When Brian and I got married, we talked often about having photos taken. I had been married all of maybe three hours when I got pregnant with Amelia, I believe. We would lay in bed together and talk excitedly about having a baby to take pictures of and share with the world. It was a wonderful dream! So every November, I would call and make our appointment at JC Penneys to have our family Christmas photos taken. Then we would eagerly sit after the session and choose which pictures would be perfect for our Christmas cards. It was something I looked forward to every holiday season.
And then Brian died, two months shy of our first family-of-four opportunity for Christmas pictures. I almost didn't go through with pictures that year, but then I decided I needed to. I needed to have pictures of my little family, even if it was a member short. I hired a different photographer and met her at her studio in Port Orchard. She got beautiful images and we left. And I sobbed all the way home, angry about how unfair this was that he wasn't in our pictures with us.
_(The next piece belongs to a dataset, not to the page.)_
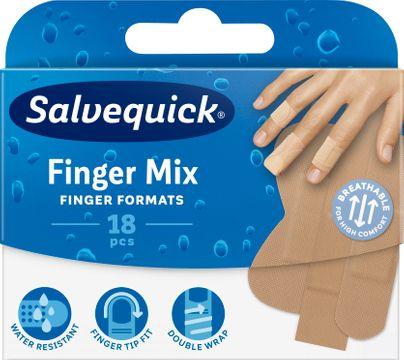 Salvequick Finger Mixed-pack Plåster, 18 st
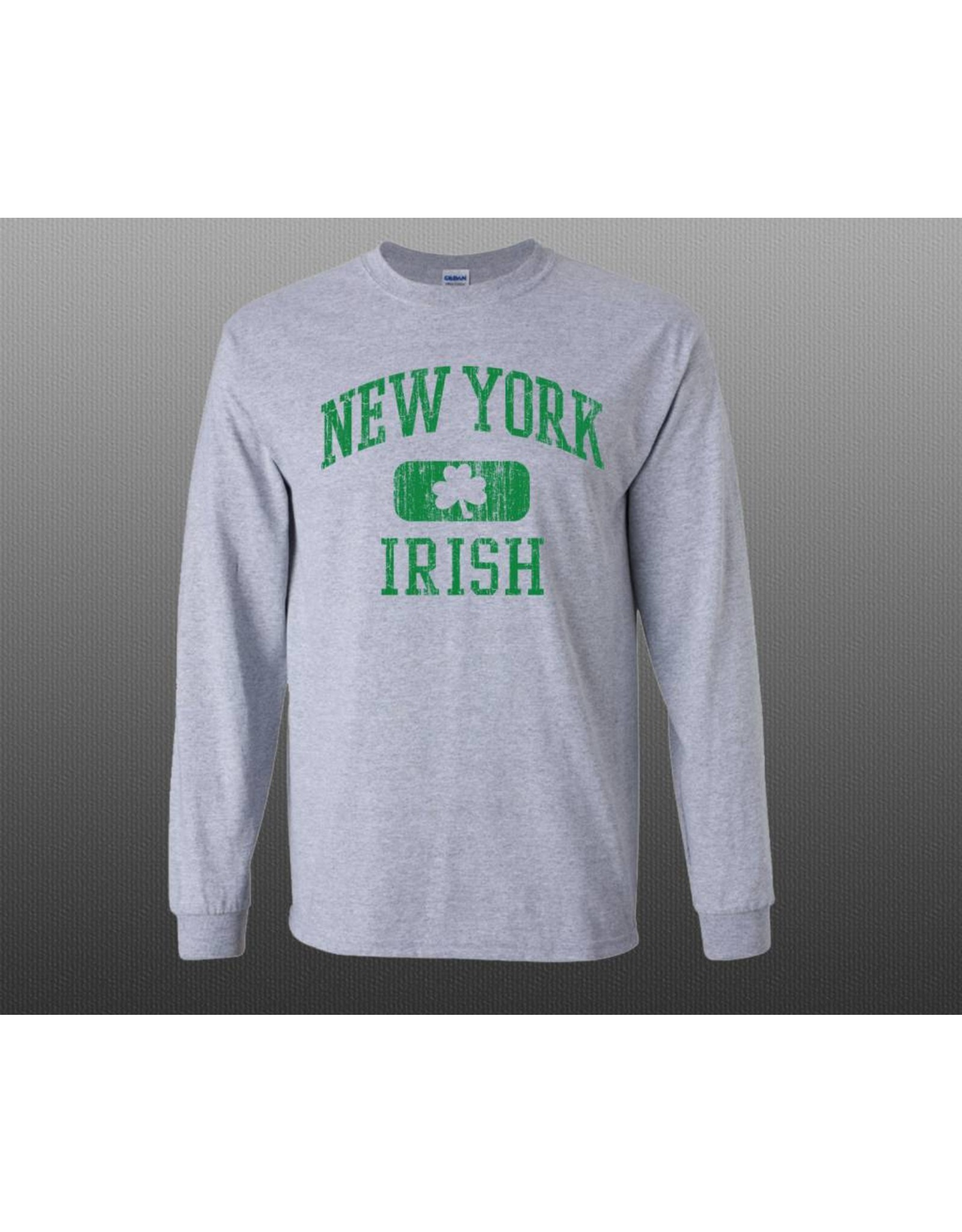 Coastal Tees Youth New York Irish Long-sleeve Shirt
A few weeks later I got the CD of images and they were stunning. I was smiling. The girls were happy. We looked like the perfect little family. Anyone looking at the photos and staring into our eyes would never know the "negatives" that were developing in the background. The death of my husband, the girls' father. The horrible articles in the paper. The flowers and plants that still filled our home in condolence. The tears that were shed and the sleepless nights. The dread of even waking up some mornings. Our family, in the glossy shots on the CD, looked happy and normal.
Pictures can either be the best things, or the worst things, depending on what phase of life you are in. When my other dad, Tom, was nearing the end of his journey here on earth with us, I went through this phase where I tore my house apart looking for pictures of him. Him with my dad. Him with my girls. Him with me and my sister and my other sisters. I wanted those pictures so I could desperately cling to the better moments, the happier times where he wasn't sick and we were laughing and having fun and enjoying life as one big happy family. Those pictures saved me some nights.
My family pictures before Brian's death? I don't want to see them. There isn't a picture of him hanging in our home. His ending time on earth was so negative, so awful, so filled with grief and turmoil and raw emotion that I wanted him and his memory to just dry up and disappear. I have his pictures tucked away in my closet for those moments when one of the girls might ask to see him. The "negatives" that developed in the background were just too painful for me to see. And still are sometimes.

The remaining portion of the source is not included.